Die Bundespolizei sprach zunächst von einer Auseinandersetzung zwischen mutmaßlich Kurden und Türken; die Landespolizei teilte später mit, es habe sich vorrangig um eine Auseinandersetzung zwischen Kurden und Polizisten gehandelt. Ein Flughafensprecher sagte, der Flugverkehr sei nicht beeinträchtigt worden, wohl aber die Zu- und Abfahrt vom Terminal.

Auch in Hamburg kam es zu Zwischenfällen: Gut 400 Menschen zogen am Samstagabend unter anderem zum türkischen Generalkonsulat, wie ein Polizeisprecher erklärte. Dort warfen Teilnehmer demnach Steine gegen die Fassade, die kleinere Schäden verursachten.

In Berlin und Kiel protestierten jeweils ebenfalls mehrere Hundert Menschen. Auch in Saarbrücken und Kaiserslautern gab es in der Nacht zu Sonntag friedliche Proteste.

Zeitgleich fanden Demonstrationen auch in anderen europäischen Städten statt. Im englischen Manchester stürmten Demonstranten Zuggleise und blockierten so den Nahverkehr. Der zentrale Piccadilly-Bahnhof wurde zeitweise geschlossen, wie ein Polizeisprecher mitteilte. In London kam der Zugbetrieb am Bahnhof King's Cross wegen der Proteste zum Erliegen, wie das Unternehmen Virgin Trains mitteilte. Auf Bildern örtlicher Medien waren in Manchester Menschen zu sehen mit Flaggen der Kurdenmiliz YPG und mit Porträts des Chefs der verbotenen Kurdenpartei PKK, Abdullah Öcalan.

Unklar war zunächst, ob es einen Zusammenhang zu einer Reihe von Brandanschlägen auf zwei Moscheen, einen deutsch-türkischen Verein und einen türkischen Gemüseladen gab. Am frühen Sonntagmorgen hatten Unbekannte fast zeitgleich Brandsätze in eine Berliner Ditib-Moschee und an ein Gebäude des deutsch-türkischen Freundschaftsvereins im nordrhein-westfälischen Meschede geworfen. Dort nahm die Polizei am Nachmittag drei Tatverdächtige aus Meschede zwischen 26 und 30 Jahren fest. In Itzehoe in Schleswig-Holstein schlugen Unbekannte die Fenster einer Moschee ein und legten ein Feuer in einem türkischen Gemüseladen. Bereits am Freitag hatte es einen Brandanschlag auf eine Moschee in Lauffen nahe Heilbronn (Baden-Württemberg) gegeben.
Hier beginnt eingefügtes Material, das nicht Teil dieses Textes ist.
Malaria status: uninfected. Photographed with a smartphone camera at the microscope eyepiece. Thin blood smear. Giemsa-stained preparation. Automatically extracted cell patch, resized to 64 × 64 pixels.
Auf einer kurdischen Internetseite, die zu Aktionen gegen die türkische Offensive in Afrin aufruft, wurden Videos geteilt, die angeblich die Anschläge in Meschede und Lauffen zeigen. Es handele sich um eine Aktion kurdischer Jugendlicher, hieß es dort. Über die Videos berichteten auch die "Stuttgarter Zeitung" und "Stuttgarter Nachrichten" (Montag).

In Berlin sagte ein Polizeisprecher: "Nach derzeitigen Erkenntnissen wird von einer politisch motivierten Straftat ausgegangen." Ditib sprach vom bundesweit 18. Anschlag auf eine Moschee innerhalb von zwei Monaten.

Die türkischen Streitkräfte hatten am 20. Januar eine Offensive gegen die Kurdenmiliz YPG in Nordwestsyrien gestartet. Inzwischen sollen sie sich der schwer umkämpften Stadt Afrin bis auf wenige hundert Meter genähert haben.